Text shown
►
The St Piran’s Ball
Each year, the chairman of Cornwall Council hosts a ball to celebrate St Piran’s Day. St Piran, the patron saint of Cornwall, was an abbot who lived around the beginning of the 6th century and is said to have been cast out of Ireland on the orders of the king who was suspicious of Piran’s miraculous powers. Despite a millstone tied around his neck, Piran survived stormy seas and washed up at Perranporth where he built an oratory to promote Christianity. His first disciples were said to be a badger, a fox and a bear. Hmm. The oratory is now preserved in the sand dunes at Perran Sands.
Piran is famous for his apparent accidental discovery of tin. A black stone in his fireplace is said to have got so hot that a white liquid leaked from stone, the first ever incidence of tin smelting. It was this discovery that subsequently earned Piran the additional title ‘Patron Saint of Tinners’, tin mining being the backbone of Cornish industry. It is this first incidence of tin smelting that is behind the design of the Cornish flag. The white hot tin forming a cross on the black background of ore. According to legend, St Piran was fond of a tipple or two but despite his fondness for alcohol, he is said to have lived to the ripe old age of 206.
◄
Given request
Copy out the St Piran's Ball passage above word for word, from its title through its final sentence.

Collected data
►
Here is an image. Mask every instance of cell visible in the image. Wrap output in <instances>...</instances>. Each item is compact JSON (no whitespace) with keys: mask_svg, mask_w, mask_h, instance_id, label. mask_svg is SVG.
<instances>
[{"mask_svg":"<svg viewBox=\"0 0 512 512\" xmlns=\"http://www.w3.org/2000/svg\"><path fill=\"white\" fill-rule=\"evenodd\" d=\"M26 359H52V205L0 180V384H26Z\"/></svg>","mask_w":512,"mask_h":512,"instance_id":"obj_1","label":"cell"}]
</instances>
◄
Exercise output
The St Piran’s Ball
Each year, the chairman of Cornwall Council hosts a ball to celebrate St Piran’s Day. St Piran, the patron saint of Cornwall, was an abbot who lived around the beginning of the 6th century and is said to have been cast out of Ireland on the orders of the king who was suspicious of Piran’s miraculous powers. Despite a millstone tied around his neck, Piran survived stormy seas and washed up at Perranporth where he built an oratory to promote Christianity. His first disciples were said to be a badger, a fox and a bear. Hmm. The oratory is now preserved in the sand dunes at Perran Sands.
Piran is famous for his apparent accidental discovery of tin. A black stone in his fireplace is said to have got so hot that a white liquid leaked from stone, the first ever incidence of tin smelting. It was this discovery that subsequently earned Piran the additional title ‘Patron Saint of Tinners’, tin mining being the backbone of Cornish industry. It is this first incidence of tin smelting that is behind the design of the Cornish flag. The white hot tin forming a cross on the black background of ore. According to legend, St Piran was fond of a tipple or two but despite his fondness for alcohol, he is said to have lived to the ripe old age of 206.